*PROMPT:*
Rewrite the lines below as a Markdown table with the columns Row and Line, numbering each row and omitting blank lines.

*WORKING DATA:*
┄┄┄┄┄┄┄┄┄┄

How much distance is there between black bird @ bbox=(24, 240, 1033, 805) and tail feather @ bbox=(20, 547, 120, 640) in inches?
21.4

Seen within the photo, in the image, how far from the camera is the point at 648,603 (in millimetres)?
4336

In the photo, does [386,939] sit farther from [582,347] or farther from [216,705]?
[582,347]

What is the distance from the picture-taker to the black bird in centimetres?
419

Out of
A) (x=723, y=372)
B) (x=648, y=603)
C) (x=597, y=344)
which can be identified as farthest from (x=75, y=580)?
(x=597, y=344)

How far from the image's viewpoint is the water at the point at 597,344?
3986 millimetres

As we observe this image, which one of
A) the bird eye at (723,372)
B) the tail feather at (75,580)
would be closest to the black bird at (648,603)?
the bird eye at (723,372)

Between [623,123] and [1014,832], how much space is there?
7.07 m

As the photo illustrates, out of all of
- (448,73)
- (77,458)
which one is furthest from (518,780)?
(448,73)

┄┄┄┄┄┄┄┄┄┄

*SOLUTION:*
| Row | Line |
|---|---|
| 1 | How much distance is there between black bird @ bbox=(24, 240, 1033, 805) and tail feather @ bbox=(20, 547, 120, 640) in inches? |
| 2 | 21.4 |
| 3 | Seen within the photo, in the image, how far from the camera is the point at 648,603 (in millimetres)? |
| 4 | 4336 |
| 5 | In the photo, does [386,939] sit farther from [582,347] or farther from [216,705]? |
| 6 | [582,347] |
| 7 | What is the distance from the picture-taker to the black bird in centimetres? |
| 8 | 419 |
| 9 | Out of |
| 10 | A) (x=723, y=372) |
| 11 | B) (x=648, y=603) |
| 12 | C) (x=597, y=344) |
| 13 | which can be identified as farthest from (x=75, y=580)? |
| 14 | (x=597, y=344) |
| 15 | How far from the image's viewpoint is the water at the point at 597,344? |
| 16 | 3986 millimetres |
| 17 | As we observe this image, which one of |
| 18 | A) the bird eye at (723,372) |
| 19 | B) the tail feather at (75,580) |
| 20 | would be closest to the black bird at (648,603)? |
| 21 | the bird eye at (723,372) |
| 22 | Between [623,123] and [1014,832], how much space is there? |
| 23 | 7.07 m |
| 24 | As the photo illustrates, out of all of |
| 25 | - (448,73) |
| 26 | - (77,458) |
| 27 | which one is furthest from (518,780)? |
| 28 | (448,73) |